Despite being widely criticized for his slow response in advance of Hurricane Ida’s remnants sweeping over New York City, Mayor Bill de Blasio said Friday the killer rainfall will likely lead to travel bans and mandatory evacuations ahead of future monstrous storms.
“Literally, the highest rainfall we have ever seen in the history of New York City in one hour,” he pointed out, with the previous record set just two weeks earlier.
“And this is, unfortunately, the shape of things to come in terms of this extreme weather.
“We have to understand we’re now in the great unknown, we’re in a whole different world,” he said, noting also recent wildfires that have set records across the US.
“We’re in an entirely different reality, and we’re going to have to act very differently going forward,” he warned.
The mayor — who has taken flak for the city’s lack of preparedness for Ida, despite urgent forecasters’ warnings — insisted that the “destructive power” of Ida “came out of nowhere.”
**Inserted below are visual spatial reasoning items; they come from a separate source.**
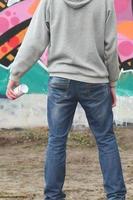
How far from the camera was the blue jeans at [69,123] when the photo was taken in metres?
4.01

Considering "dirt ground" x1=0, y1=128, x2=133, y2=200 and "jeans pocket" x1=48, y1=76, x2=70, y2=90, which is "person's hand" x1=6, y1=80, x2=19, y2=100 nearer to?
"jeans pocket" x1=48, y1=76, x2=70, y2=90

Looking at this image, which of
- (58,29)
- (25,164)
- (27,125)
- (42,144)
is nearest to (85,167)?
(25,164)

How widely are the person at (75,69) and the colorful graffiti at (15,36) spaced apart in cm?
308

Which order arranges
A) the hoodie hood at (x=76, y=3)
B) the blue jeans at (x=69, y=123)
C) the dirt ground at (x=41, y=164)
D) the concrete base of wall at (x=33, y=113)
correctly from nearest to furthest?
1. the hoodie hood at (x=76, y=3)
2. the blue jeans at (x=69, y=123)
3. the dirt ground at (x=41, y=164)
4. the concrete base of wall at (x=33, y=113)

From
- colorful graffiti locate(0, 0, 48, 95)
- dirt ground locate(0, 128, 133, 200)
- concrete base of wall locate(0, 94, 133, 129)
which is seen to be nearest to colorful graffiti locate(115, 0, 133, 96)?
concrete base of wall locate(0, 94, 133, 129)

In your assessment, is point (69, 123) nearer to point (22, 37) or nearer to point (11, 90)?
point (11, 90)

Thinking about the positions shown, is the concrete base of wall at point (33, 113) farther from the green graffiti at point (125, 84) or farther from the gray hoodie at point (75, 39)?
the gray hoodie at point (75, 39)

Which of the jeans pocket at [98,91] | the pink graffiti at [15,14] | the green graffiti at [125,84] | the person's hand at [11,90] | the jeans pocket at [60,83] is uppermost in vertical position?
the person's hand at [11,90]

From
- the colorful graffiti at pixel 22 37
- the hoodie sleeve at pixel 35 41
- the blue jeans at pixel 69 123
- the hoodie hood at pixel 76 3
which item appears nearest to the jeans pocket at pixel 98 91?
the blue jeans at pixel 69 123

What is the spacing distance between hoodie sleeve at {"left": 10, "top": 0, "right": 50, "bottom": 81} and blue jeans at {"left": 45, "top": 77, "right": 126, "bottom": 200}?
0.22 m

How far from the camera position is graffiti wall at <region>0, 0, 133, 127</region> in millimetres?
7113

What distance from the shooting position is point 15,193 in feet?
16.0

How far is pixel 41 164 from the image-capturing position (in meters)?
5.87

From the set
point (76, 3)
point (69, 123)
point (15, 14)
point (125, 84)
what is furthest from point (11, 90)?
point (125, 84)
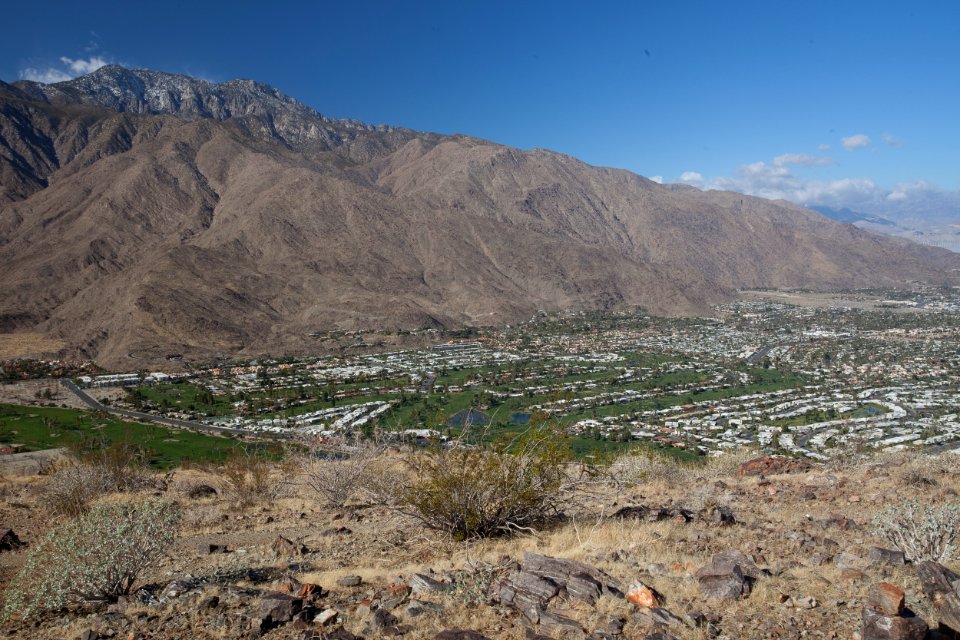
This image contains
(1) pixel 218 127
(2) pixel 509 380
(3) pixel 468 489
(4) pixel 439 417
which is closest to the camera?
(3) pixel 468 489

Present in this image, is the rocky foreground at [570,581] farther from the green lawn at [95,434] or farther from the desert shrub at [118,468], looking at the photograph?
the green lawn at [95,434]

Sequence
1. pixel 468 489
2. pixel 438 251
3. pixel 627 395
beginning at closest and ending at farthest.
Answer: pixel 468 489 → pixel 627 395 → pixel 438 251

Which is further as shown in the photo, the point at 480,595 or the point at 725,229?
the point at 725,229

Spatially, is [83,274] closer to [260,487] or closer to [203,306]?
[203,306]

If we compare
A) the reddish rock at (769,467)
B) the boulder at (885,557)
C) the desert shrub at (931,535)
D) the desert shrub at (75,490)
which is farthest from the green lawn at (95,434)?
the desert shrub at (931,535)

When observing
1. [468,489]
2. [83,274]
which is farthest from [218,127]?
[468,489]

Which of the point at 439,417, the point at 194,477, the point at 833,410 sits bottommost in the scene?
the point at 833,410

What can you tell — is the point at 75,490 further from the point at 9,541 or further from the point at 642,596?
the point at 642,596

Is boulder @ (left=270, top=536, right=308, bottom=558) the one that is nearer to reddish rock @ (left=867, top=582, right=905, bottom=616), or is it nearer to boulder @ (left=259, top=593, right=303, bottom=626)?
boulder @ (left=259, top=593, right=303, bottom=626)
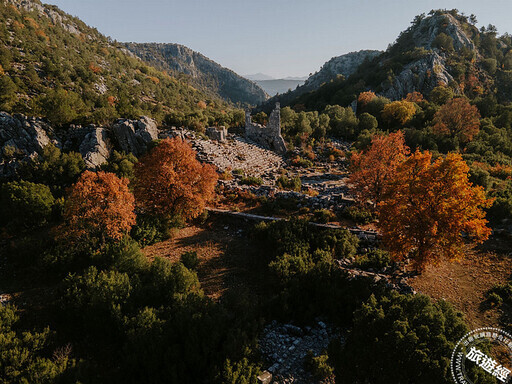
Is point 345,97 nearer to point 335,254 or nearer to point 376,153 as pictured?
point 376,153

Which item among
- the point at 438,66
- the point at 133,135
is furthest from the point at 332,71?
the point at 133,135

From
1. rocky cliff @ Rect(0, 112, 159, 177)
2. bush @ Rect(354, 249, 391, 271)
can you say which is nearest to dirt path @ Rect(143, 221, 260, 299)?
bush @ Rect(354, 249, 391, 271)

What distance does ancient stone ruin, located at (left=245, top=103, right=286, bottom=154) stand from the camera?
48875mm

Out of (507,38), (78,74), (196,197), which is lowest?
(196,197)

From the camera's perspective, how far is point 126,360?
11570 millimetres

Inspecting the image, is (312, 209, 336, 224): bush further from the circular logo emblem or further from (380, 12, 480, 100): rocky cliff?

He told MSNBC that a task force is being set up to “nail down … a new set of ground rules” dealing with storms, ones that will need “much more intense actions.”
“We would historically not think of telling people, ‘Don’t go on the streets don’t go on the subways’ — literally banning travel. This is the kind of thing we’re going to have to use more often,” he said.
He also said he wanted a “plan to evacuate folks who live in basements” — noting that the fatalities came in the city, rather than flooded coastlines like previously deadly storms like Sandy.
“This is something entirely new — rain that accumulates so quickly that people can be trapped in their own basement, far away from any seashore,” he told CNN in a separate interview Friday, saying others were trapped in cars “because the rain accumulates so quickly they don’t even know what hit him.”
“This is a kind of extreme brutal weather that’s a whole new ballgame,” he said.